"Just shy of 300-feet and improbably painted using an iPad, Hockney's frieze winds its way around the outer perimeter of "A Year in Normandie and Some Other Thoughts about Painting," on view at Serpentine North through August 23. These nonchalantly referenced "other thoughts," however, are far from just afterthoughts. They comprise 10 new portraits and explorations of abstraction from 2025, a year that evidently saw Hockney busy hatching new experiments on the pictorial plane."

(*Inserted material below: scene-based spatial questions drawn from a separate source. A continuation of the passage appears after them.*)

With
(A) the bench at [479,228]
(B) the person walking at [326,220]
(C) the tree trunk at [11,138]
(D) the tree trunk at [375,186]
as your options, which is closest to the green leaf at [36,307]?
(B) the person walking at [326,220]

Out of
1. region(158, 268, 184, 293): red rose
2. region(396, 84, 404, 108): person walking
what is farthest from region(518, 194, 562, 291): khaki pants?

"Take, for example, the five abstract compositions "resting" on a checkered tablecloth. These see Hockney imitate various styles of abstraction with most obvious reference to Mark Rothko and Gerhard Richter. In the case of the latter, who is invoked by squeegee-style smears, this could be read as a provocation. In 2015, Hockney dismissed the German heavyweight."

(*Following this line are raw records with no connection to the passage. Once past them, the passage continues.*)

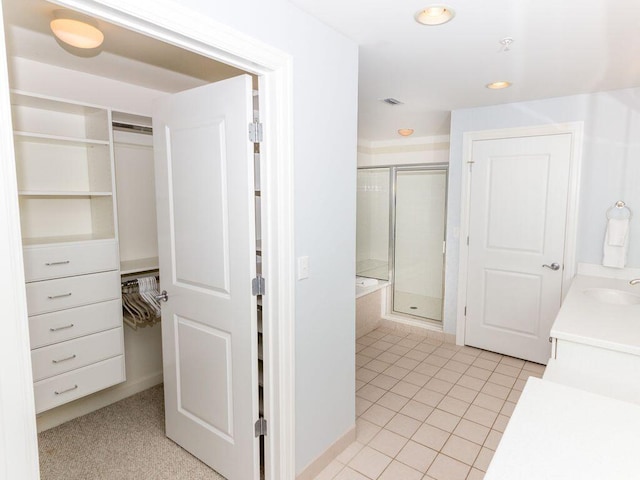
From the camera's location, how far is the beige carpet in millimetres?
2084

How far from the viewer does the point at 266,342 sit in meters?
1.81

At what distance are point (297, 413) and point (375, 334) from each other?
2.42 meters

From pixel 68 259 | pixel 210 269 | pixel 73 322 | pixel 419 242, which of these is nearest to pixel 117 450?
pixel 73 322

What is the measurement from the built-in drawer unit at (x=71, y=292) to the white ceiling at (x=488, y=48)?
193 centimetres

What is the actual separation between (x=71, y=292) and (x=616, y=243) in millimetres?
3711

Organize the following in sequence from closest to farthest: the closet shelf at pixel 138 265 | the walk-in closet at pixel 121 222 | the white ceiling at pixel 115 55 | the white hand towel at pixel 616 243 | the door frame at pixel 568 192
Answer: the white ceiling at pixel 115 55 → the walk-in closet at pixel 121 222 → the closet shelf at pixel 138 265 → the white hand towel at pixel 616 243 → the door frame at pixel 568 192

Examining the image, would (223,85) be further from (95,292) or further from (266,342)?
(95,292)

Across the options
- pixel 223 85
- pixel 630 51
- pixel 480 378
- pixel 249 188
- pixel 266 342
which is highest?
pixel 630 51

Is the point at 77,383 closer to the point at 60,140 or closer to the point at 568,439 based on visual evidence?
the point at 60,140

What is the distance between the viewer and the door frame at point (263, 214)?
0.96 meters

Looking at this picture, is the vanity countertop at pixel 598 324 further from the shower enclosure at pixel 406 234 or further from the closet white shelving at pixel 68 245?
the closet white shelving at pixel 68 245

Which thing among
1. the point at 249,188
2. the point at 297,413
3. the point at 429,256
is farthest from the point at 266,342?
the point at 429,256

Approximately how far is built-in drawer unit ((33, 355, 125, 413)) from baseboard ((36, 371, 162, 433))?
31cm

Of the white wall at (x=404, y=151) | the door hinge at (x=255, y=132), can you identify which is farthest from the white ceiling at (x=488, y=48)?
the white wall at (x=404, y=151)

"A decade later, perhaps Hockney is keeping an open mind. The titan of figurative art rejected pure abstraction as a student but kept the door open to a more coy, querying relationship. Abstraction has duly seeped into the interlocking planes of color with which Hockney builds worlds. Here, exceptionally, it takes center stage, which only serves to amplify its more subtle appearances."
David Hockney's exhibition at Serpentine North features "A Year in Normandie," a nearly 300-foot frieze painted on iPad that winds around the gallery's perimeter, inspired by the 11th-century Bayeux Tapestry and depicting seasonal changes. Accompanying this monumental work are ten new 2025 paintings comprising portraits and abstract explorations. Five abstract compositions reference Mark Rothko and Gerhard Richter, notably revisiting Richter after Hockney dismissed him in 2015, suggesting an evolved perspective. Five additional portraits represent some of Hockney's strongest recent work, surpassing his 2023 National Portrait Gallery exhibition. The show demonstrates Hockney's continued experimentation with abstraction, which has subtly influenced his figurative work but here takes unprecedented prominence.